# Stated goal
In the records below, locate the line containing "What spatial distance", then output that line and all later lines exactly, through the last one.

## Begin

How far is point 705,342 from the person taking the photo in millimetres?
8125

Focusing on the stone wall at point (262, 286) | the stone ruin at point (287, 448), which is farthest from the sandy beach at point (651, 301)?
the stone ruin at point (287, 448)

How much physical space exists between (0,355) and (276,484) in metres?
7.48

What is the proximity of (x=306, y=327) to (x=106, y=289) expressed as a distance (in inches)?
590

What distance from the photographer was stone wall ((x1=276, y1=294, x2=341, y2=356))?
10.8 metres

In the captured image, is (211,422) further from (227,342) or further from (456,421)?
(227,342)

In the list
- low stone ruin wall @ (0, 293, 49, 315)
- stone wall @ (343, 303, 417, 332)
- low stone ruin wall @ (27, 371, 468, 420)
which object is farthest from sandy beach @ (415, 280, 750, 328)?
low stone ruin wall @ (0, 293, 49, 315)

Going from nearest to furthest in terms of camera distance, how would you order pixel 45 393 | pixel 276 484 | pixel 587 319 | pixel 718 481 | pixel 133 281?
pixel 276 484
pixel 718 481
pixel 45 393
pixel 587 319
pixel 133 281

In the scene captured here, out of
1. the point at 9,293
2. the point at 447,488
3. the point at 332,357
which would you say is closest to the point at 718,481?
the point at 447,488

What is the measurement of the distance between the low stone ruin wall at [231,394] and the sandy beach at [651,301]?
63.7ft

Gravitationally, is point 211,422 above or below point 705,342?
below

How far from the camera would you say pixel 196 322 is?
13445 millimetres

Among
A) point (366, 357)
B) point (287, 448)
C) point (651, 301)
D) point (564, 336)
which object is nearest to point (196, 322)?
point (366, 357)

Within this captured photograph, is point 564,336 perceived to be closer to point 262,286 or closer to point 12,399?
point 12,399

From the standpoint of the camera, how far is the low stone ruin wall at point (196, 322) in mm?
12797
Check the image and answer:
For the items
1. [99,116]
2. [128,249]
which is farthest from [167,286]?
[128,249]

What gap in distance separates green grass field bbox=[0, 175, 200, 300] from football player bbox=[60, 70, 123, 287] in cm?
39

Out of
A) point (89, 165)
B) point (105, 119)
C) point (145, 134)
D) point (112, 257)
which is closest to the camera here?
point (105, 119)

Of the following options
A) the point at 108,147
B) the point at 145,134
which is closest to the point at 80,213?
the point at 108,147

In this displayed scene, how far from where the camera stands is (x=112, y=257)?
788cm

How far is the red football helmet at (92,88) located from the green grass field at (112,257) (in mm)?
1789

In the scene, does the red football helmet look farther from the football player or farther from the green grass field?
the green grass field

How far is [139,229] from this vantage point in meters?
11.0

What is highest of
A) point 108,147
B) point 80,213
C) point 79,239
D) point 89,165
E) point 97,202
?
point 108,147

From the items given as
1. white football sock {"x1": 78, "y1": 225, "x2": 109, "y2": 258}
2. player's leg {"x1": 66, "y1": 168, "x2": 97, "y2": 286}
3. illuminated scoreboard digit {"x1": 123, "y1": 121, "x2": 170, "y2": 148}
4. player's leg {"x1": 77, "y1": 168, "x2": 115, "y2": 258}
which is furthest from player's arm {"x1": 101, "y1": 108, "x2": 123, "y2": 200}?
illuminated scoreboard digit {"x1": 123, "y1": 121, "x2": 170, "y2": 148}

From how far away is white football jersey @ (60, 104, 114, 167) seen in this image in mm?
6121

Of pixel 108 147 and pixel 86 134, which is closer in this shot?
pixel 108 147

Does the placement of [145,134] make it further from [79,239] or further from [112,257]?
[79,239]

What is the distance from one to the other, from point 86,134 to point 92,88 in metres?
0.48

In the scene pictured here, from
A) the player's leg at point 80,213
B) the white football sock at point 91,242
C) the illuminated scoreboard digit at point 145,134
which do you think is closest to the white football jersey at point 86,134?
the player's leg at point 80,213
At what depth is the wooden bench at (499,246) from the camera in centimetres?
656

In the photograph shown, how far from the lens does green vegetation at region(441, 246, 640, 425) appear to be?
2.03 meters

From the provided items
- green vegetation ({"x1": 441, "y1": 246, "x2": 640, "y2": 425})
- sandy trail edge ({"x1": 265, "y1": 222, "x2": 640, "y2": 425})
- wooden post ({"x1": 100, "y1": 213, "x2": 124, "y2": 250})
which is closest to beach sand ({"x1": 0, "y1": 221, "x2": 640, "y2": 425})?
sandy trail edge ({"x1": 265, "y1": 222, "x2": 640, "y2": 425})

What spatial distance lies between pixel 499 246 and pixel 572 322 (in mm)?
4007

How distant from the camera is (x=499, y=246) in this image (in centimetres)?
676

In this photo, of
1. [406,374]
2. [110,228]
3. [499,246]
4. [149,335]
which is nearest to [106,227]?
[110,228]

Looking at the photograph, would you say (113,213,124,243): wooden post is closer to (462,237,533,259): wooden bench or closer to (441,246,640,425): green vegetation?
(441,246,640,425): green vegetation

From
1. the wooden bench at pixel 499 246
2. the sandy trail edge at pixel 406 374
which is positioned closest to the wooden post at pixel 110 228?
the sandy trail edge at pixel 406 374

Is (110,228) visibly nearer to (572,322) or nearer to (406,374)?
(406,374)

## End

# Output of the task
What spatial distance lies between pixel 499 246 and pixel 572 322 (in mm)?
4007

How distant from the camera is (x=499, y=246) in this image (in centimetres)?
676

In this photo, of
1. [406,374]
2. [110,228]
3. [499,246]
4. [149,335]
which is nearest to [106,227]?
[110,228]

Looking at the photograph, would you say (113,213,124,243): wooden post is closer to (462,237,533,259): wooden bench or closer to (441,246,640,425): green vegetation?
(441,246,640,425): green vegetation

From
1. the wooden bench at pixel 499 246
2. the sandy trail edge at pixel 406 374
which is positioned closest to the wooden post at pixel 110 228?
the sandy trail edge at pixel 406 374

Is (110,228) visibly nearer to (572,322) or nearer to (406,374)?
(406,374)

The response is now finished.